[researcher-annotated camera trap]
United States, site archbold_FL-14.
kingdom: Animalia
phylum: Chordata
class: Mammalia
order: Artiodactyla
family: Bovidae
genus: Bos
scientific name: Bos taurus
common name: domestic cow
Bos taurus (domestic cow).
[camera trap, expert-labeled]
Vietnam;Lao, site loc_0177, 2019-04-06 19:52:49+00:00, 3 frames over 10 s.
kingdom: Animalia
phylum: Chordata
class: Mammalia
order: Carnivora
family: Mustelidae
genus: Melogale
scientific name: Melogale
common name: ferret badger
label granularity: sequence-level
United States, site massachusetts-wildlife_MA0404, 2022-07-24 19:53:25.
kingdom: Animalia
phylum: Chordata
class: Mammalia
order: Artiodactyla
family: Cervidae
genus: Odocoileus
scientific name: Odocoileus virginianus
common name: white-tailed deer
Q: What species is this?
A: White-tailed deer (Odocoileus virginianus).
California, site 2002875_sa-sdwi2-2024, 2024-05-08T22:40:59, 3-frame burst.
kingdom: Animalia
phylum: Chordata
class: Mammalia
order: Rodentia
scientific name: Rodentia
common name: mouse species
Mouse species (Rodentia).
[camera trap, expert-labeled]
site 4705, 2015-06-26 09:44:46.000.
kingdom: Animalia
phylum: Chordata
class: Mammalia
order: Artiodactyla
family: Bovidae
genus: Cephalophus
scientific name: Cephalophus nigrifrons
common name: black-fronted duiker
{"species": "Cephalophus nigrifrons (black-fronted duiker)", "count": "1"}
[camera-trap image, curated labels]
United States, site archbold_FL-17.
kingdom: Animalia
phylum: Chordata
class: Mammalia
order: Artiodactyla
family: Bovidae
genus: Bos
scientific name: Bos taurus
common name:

▬▬▬▬▬▬▬▬▬▬

# DIRECTIONS
Transcribe the whole listing above exactly, leaving nothing out.

# TASK OUTPUT
[researcher-annotated camera trap]
United States, site archbold_FL-14.
kingdom: Animalia
phylum: Chordata
class: Mammalia
order: Artiodactyla
family: Bovidae
genus: Bos
scientific name: Bos taurus
common name: domestic cow
Bos taurus (domestic cow).
[camera trap, expert-labeled]
Vietnam;Lao, site loc_0177, 2019-04-06 19:52:49+00:00, 3 frames over 10 s.
kingdom: Animalia
phylum: Chordata
class: Mammalia
order: Carnivora
family: Mustelidae
genus: Melogale
scientific name: Melogale
common name: ferret badger
label granularity: sequence-level
United States, site massachusetts-wildlife_MA0404, 2022-07-24 19:53:25.
kingdom: Animalia
phylum: Chordata
class: Mammalia
order: Artiodactyla
family: Cervidae
genus: Odocoileus
scientific name: Odocoileus virginianus
common name: white-tailed deer
Q: What species is this?
A: White-tailed deer (Odocoileus virginianus).
California, site 2002875_sa-sdwi2-2024, 2024-05-08T22:40:59, 3-frame burst.
kingdom: Animalia
phylum: Chordata
class: Mammalia
order: Rodentia
scientific name: Rodentia
common name: mouse species
Mouse species (Rodentia).
[camera trap, expert-labeled]
site 4705, 2015-06-26 09:44:46.000.
kingdom: Animalia
phylum: Chordata
class: Mammalia
order: Artiodactyla
family: Bovidae
genus: Cephalophus
scientific name: Cephalophus nigrifrons
common name: black-fronted duiker
{"species": "Cephalophus nigrifrons (black-fronted duiker)", "count": "1"}
[camera-trap image, curated labels]
United States, site archbold_FL-17.
kingdom: Animalia
phylum: Chordata
class: Mammalia
order: Artiodactyla
family: Bovidae
genus: Bos
scientific name: Bos taurus
common name:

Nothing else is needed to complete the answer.